**Extract to read:**

# Older Phase Technology subwoofer help



## splatee (Feb 5, 2009)

Hello everyone,

I am currently using a 15 inch Phase Technology Octave 1.0 sub. I have a few questions.

I have noticed that the amp runs extremely hot. I was watching a movie the other night and it was so hot i couldn't touch it with out getting burned. And the wall behind it was very warm as well. I have the sub volume set at the 8 oclock position and i had the sub output set to + 4.5. It seems that if i go lower that it shuts off during a long quiet passage of a movie. I have lowered it to + 3.0 and set it to 9 oclock and see if that helps. It also stays on the warmer side when it is just in standby mode and not in use, is this normal? I had a velodyne vx-10 and it was cool to the touch when not being used. Also the specs i found were 240 watts rms and frequency response 18Hz - 100Hz.

Thank you


----------



## drdoan (Aug 30, 2006)

That kind of heat doesn't sound correct to me. You may have a defective amp. Staying warm without a signal is not a good sign either. It It could also be a damaged speaker. The voice coil may have overheated, causing some of the windings to short. Dennis


----------



## splatee (Feb 5, 2009)

**Directions:**
**A)** Which lines of the entries contain the string "head"? Report each of those lines in full, and treat uppercase and lowercase as different.
**B)** Can you write the next part of the forum thread about the overheating Phase Technology subwoofer, carrying on from its final line?

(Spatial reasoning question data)
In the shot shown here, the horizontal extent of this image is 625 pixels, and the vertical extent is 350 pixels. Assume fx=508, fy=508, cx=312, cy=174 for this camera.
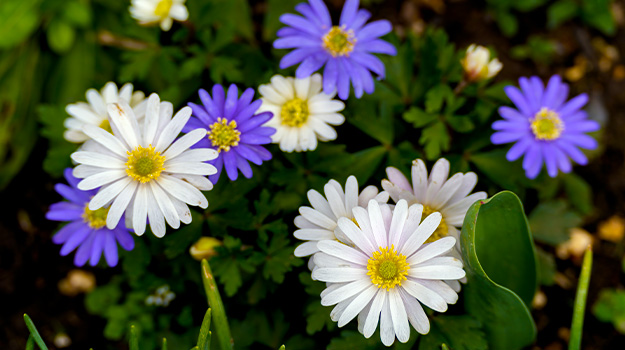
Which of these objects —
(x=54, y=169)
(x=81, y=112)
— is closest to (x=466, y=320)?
(x=81, y=112)

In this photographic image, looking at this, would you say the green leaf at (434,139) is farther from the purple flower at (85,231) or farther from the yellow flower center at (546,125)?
the purple flower at (85,231)

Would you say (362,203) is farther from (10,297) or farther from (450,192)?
(10,297)

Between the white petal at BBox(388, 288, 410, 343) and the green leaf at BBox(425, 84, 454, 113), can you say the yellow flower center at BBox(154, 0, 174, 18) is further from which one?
the white petal at BBox(388, 288, 410, 343)

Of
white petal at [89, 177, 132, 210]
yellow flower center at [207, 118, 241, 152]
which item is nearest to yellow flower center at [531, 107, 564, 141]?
yellow flower center at [207, 118, 241, 152]

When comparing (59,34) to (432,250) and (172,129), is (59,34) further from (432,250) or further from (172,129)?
(432,250)

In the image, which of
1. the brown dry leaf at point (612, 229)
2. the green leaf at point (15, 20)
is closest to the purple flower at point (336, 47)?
the green leaf at point (15, 20)
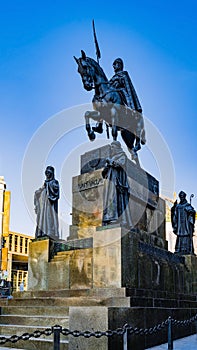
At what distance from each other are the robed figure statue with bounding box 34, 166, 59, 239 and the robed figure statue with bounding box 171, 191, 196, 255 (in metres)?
5.75

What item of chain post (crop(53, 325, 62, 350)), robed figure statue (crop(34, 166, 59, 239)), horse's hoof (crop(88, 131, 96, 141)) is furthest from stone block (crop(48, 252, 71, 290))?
chain post (crop(53, 325, 62, 350))

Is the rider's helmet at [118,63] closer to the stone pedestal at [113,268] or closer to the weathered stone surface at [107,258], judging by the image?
the stone pedestal at [113,268]

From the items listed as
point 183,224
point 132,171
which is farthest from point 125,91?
point 183,224

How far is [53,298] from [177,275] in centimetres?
526

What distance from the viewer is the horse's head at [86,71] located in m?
15.2

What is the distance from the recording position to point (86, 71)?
15.2m

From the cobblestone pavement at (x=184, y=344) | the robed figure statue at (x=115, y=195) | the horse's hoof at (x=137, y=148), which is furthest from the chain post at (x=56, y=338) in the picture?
the horse's hoof at (x=137, y=148)

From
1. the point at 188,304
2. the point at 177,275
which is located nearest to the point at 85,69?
the point at 177,275

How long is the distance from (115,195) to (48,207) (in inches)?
104

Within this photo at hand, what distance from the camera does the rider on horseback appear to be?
16.0m

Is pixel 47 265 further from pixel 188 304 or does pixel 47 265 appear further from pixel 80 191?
pixel 188 304

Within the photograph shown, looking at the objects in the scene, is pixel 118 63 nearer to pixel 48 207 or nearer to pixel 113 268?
pixel 48 207

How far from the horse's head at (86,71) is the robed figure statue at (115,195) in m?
4.14

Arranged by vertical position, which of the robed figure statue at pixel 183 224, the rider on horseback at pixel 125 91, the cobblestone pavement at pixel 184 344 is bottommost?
the cobblestone pavement at pixel 184 344
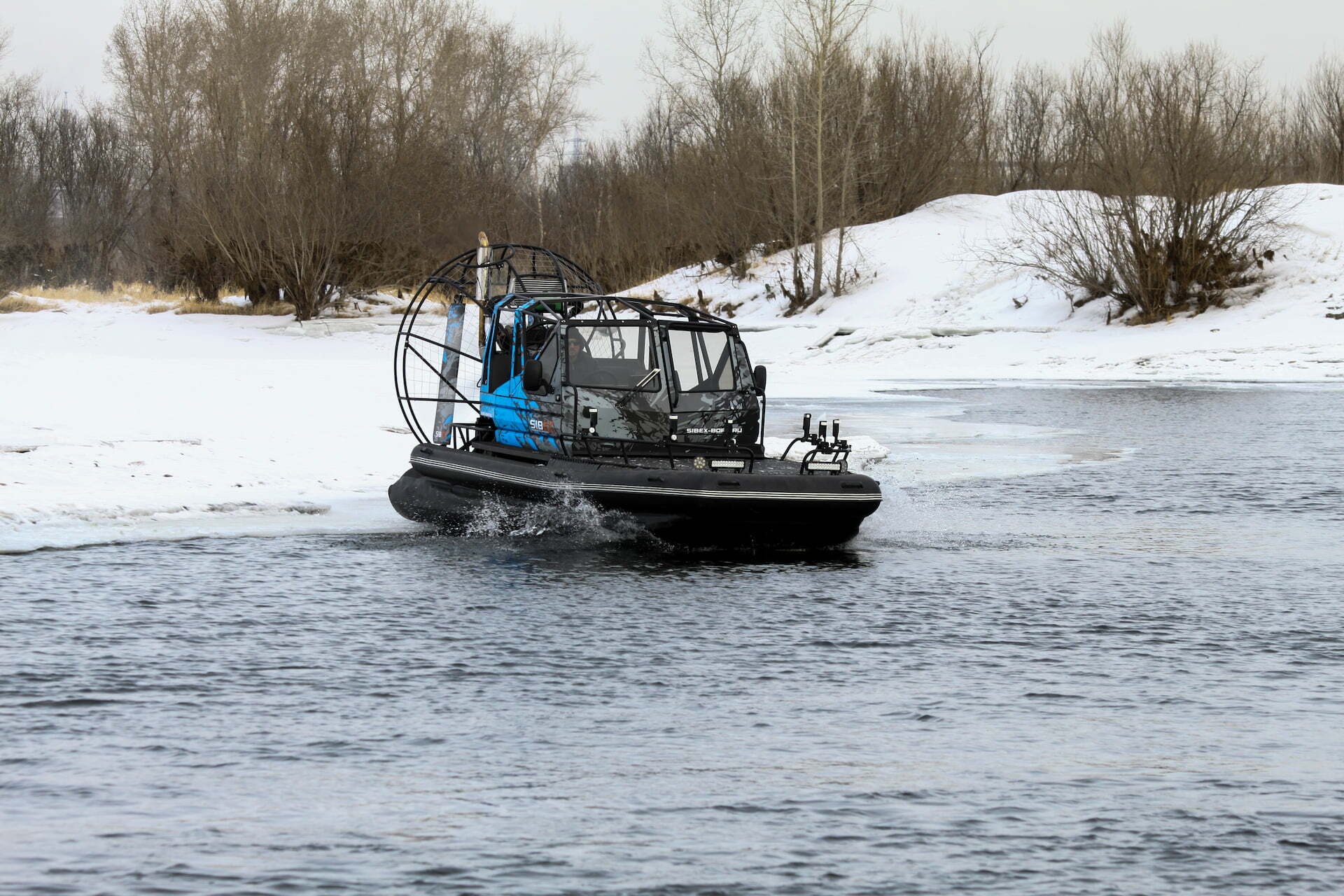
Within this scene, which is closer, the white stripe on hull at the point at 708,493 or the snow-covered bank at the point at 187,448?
the white stripe on hull at the point at 708,493

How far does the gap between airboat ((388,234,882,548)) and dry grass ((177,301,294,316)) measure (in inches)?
1116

**Responses for each task:**
**A)**
What distance from the viewer is the horse's head at [86,71] located in m?
How far from the horse's head at (86,71) is the robed figure statue at (115,195) in m?

**B)**
Yes it stays on the warmer side when im not using it when in standby mode. As for a damaged voicecoil the woofer moves freely with no rubbing or sounds that would indicate a damaged coil. It sounds perfect, i hear no distortion of any kind. I have also read that some amps stay a bit warm when in standby mode. What i think has happened is that i had a + 4 signal going to it and it being summer here in Texas and all that it got to hot. I am going to add a fan over next to it and see if that helps. I have also lowered the sub level a bit also.

Thank you


----------



## drdoan (Aug 30, 2006)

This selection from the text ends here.